How Kafka Partitions Decide Order and Durability

This is Part 4 of the Kafka Mastery series. Parts 1 to 3 covered when to use Kafka, how to run it locally, and how to design a multi-service event flow on top of it. This part goes one layer down. Partitions, offsets, replication, min.insync.replicas, acks, and unclean.leader.election.enable decide whether the cluster preserves order, preserves data, and tells operators when it cannot.

The article uses Apache Kafka 3.9 in KRaft mode, with a three-broker local cluster for the durability demo.

What A Partition Actually Is

A partition is the unit Kafka stores and orders data in. It is an append-only, immutable log of records. Each record has a position in that log called the offset. Offsets are per partition. They start at zero and never go backward.

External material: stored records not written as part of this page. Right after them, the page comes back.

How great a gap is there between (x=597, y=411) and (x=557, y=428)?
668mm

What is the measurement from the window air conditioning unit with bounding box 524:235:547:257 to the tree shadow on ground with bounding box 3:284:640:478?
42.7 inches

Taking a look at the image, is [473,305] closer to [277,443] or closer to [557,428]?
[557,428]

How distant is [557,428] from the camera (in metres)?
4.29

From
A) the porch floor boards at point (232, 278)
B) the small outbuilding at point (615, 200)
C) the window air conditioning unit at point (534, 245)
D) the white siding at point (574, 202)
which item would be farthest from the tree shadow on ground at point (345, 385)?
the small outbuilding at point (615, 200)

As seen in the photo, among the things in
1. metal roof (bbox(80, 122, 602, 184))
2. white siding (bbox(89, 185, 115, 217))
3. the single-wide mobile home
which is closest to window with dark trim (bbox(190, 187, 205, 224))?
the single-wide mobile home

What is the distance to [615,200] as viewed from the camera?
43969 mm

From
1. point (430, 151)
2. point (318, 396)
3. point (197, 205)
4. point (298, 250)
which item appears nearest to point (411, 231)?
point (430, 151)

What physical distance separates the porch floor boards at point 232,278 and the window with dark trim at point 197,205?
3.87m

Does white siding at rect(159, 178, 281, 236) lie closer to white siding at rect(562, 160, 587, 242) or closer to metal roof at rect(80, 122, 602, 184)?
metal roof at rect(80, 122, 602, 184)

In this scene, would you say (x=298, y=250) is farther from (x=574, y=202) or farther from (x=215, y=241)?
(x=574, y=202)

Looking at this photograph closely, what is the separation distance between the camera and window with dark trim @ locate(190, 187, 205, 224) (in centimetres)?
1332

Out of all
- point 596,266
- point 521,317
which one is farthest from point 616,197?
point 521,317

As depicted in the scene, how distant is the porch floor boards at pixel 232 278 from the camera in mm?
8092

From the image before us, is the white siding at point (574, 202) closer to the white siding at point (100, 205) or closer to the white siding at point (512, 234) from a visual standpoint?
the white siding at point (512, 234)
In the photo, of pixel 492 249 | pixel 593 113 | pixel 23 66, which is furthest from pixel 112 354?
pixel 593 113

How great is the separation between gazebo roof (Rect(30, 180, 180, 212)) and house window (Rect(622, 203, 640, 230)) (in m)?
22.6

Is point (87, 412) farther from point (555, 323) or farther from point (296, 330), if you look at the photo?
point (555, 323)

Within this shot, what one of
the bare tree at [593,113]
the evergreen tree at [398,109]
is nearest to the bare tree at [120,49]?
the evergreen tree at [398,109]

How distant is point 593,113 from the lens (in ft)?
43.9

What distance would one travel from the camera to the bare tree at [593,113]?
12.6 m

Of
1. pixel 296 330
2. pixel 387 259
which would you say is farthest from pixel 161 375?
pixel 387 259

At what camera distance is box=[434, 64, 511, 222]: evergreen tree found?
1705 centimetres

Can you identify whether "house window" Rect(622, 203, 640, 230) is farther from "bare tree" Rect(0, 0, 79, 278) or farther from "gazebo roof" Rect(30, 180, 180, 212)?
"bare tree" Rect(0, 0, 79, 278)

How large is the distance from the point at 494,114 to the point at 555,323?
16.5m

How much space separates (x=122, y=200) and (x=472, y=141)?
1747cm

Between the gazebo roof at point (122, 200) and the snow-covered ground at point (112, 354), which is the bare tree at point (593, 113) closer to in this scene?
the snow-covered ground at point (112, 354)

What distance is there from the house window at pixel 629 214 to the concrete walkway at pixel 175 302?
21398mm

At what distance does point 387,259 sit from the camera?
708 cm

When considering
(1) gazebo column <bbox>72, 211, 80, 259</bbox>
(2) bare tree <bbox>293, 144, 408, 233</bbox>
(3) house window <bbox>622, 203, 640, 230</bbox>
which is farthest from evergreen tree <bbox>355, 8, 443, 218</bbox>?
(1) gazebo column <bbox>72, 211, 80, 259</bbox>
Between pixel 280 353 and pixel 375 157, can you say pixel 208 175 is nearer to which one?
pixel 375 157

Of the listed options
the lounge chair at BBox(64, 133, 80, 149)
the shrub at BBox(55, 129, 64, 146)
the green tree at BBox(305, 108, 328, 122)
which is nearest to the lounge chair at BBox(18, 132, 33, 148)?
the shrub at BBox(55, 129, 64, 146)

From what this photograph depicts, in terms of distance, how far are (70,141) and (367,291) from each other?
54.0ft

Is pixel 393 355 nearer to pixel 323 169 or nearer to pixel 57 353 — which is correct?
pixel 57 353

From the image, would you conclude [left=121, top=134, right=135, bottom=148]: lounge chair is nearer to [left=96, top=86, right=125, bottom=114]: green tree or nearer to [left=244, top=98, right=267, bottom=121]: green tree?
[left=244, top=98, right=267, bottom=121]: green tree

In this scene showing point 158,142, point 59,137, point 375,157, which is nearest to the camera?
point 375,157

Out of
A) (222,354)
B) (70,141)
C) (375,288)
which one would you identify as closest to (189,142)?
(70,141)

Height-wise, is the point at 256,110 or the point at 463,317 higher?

A topic is a named collection of partitions. The topic itself does not order anything. Ordering exists per partition, not per topic. This is the single most important sentence in this article.

plaintext

Topic: order.created
 
  Partition 0: [r0, r1, r2, r3, r4, ...]   <- ordered
  Partition 1: [r0, r1, r2, r3, ...]        <- ordered
  Partition 2: [r0, r1, r2, ...]             <- ordered
 
  Across partitions: no order at all

Each partition lives on one broker (the leader), with copies on other brokers (the followers). Producers write to the leader. Followers replicate from the leader. Consumers read from the leader.

The Partition Key Decides Ordering

When a producer publishes a record with a key, Kafka hashes the key and uses the result to pick a partition. All records with the same key land on the same partition, and therefore preserve order with respect to each other.

java

kafkaTemplate.send("order.created", order.id().toString(), event);

Three common partition-key strategies, and what each gives up:

By entity ID (for example, aggregate_id or order_id): preserves per-entity ordering. The right default for any system where a single entity has a sequence of events that must be processed in order.
By event type: preserves no useful ordering. Spreads load by category, which is rarely what the business needs.
Random or null key: spreads load uniformly across partitions. Maximum throughput. No ordering guarantee anywhere.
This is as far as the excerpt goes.